The salient question is, if Xorg was in fact being run under Wayland in Fedora 33, then why was my X11 app able to receive events properly then, but is not in 34? Followup question, how do users get the old behavior back?
I can't answer the salient question. The Follow up is easy though, use Gnome on Xorg.
Did you find Swaylock in your travels? It claims to be a complete screen locker implementation, compatible with a variety of compositors, and is about 3k lines of C.
I'm not using Wayland myself - Cinnamon desktop doesn't support it yet, and may never do so - so I'm afraid I can't offer any real experience with it.
I stopped reading when I got to: the way you run make is not by typing "make".
In case anyone is under any misconceptions here, XScreenSaver will never be rewritten as a Wayland program, so that's not what I'm asking. The day that Linux systems foot-gun themselves to the extent that they stop supporting screen-saving using the X11 protocol is the day that XScreenSaver stops supporting Linux. It will then run "only" on macOS, iOS and Android.
"Truly this is the year of the Linux desktop."
So good luck with that.
Absolutely fair - and I wasn't expecting you to rewrite XScreenSaver for Wayland. I wasn't sure if this gave enough of a clue to build a Wayland shim that talked to a mostly-unchanged XScreenSaver. I've never programmed X, so I don't even know if that makes sense with Wayland's render-in-the-client design.

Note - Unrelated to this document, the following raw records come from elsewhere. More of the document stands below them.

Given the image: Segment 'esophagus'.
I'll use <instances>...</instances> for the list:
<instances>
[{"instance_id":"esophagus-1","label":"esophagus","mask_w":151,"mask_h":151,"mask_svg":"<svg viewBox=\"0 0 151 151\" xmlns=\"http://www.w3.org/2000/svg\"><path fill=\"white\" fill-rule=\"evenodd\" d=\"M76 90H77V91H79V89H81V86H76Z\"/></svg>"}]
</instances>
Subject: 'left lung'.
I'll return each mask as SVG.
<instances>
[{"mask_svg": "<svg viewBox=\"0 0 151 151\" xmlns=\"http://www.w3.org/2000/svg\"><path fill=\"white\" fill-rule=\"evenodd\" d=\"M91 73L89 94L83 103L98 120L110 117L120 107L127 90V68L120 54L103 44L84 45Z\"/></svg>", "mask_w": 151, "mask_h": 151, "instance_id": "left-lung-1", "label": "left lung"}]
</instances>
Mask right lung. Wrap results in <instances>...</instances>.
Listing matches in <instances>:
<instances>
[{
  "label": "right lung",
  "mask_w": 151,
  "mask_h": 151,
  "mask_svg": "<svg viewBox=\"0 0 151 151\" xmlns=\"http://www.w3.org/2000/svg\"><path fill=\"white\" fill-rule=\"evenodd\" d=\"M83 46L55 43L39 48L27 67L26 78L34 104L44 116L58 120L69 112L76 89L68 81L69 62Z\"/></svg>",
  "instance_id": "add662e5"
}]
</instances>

I also have open-source projects that are likely to never receive major updates because of huge breaking changes in the underlying layers, so I feel your pain there.
FWIW, thanks for all your work on XScreenSaver lo these many years.
Also, I'm more than a little disappointed that isthistheyearofthelinuxdesktop.org does not exist.
Can anyone tell me how to make the KDE login session use plain old Xorg instead of Wayland/XWayland?
Rename /usr/share/wayland-sessions to /usr/share/wayland-sessions-disabled (or change the SessionDir line for [Wayland] in /etc/sddm.conf), then make sure /etc/sddm.conf contains an [X11] section with the line SessionDir=/usr/share/xsessions. That directory must then contain a .desktop file (probably plasmax11.desktop) whose [Desktop Entry] section must have a line Type=XSession. To make autologin work put an [Autologin] section with lines Session=plasmax11.desktop and User=jwz in /etc/sddm.conf. F34 ships sddm 0.19.0 which made Wayland the default and thus broke everything relying on X11 being the default.
Wow, that is... a lot. Can those instructions be pared down to "add these exact lines to these files" and have less "if" and "make sure" in them? The other installation instructions in the manual are already pretty complicated, but this sounds even worse.
"In /etc/sddm.conf under [Wayland] change the SessionDir line to SessionDir=/nowhere and if /usr/share/xsessions/ is empty install a window manager that places a .desktop file there."
After that sddm should no longer offer the sessions from /usr/share/wayland-sessions/.
Better, but if someone said to me "if /usr/share/xsessions/ is empty install a window manager that places a .desktop file there" I would just stare at them in blank incomprehension.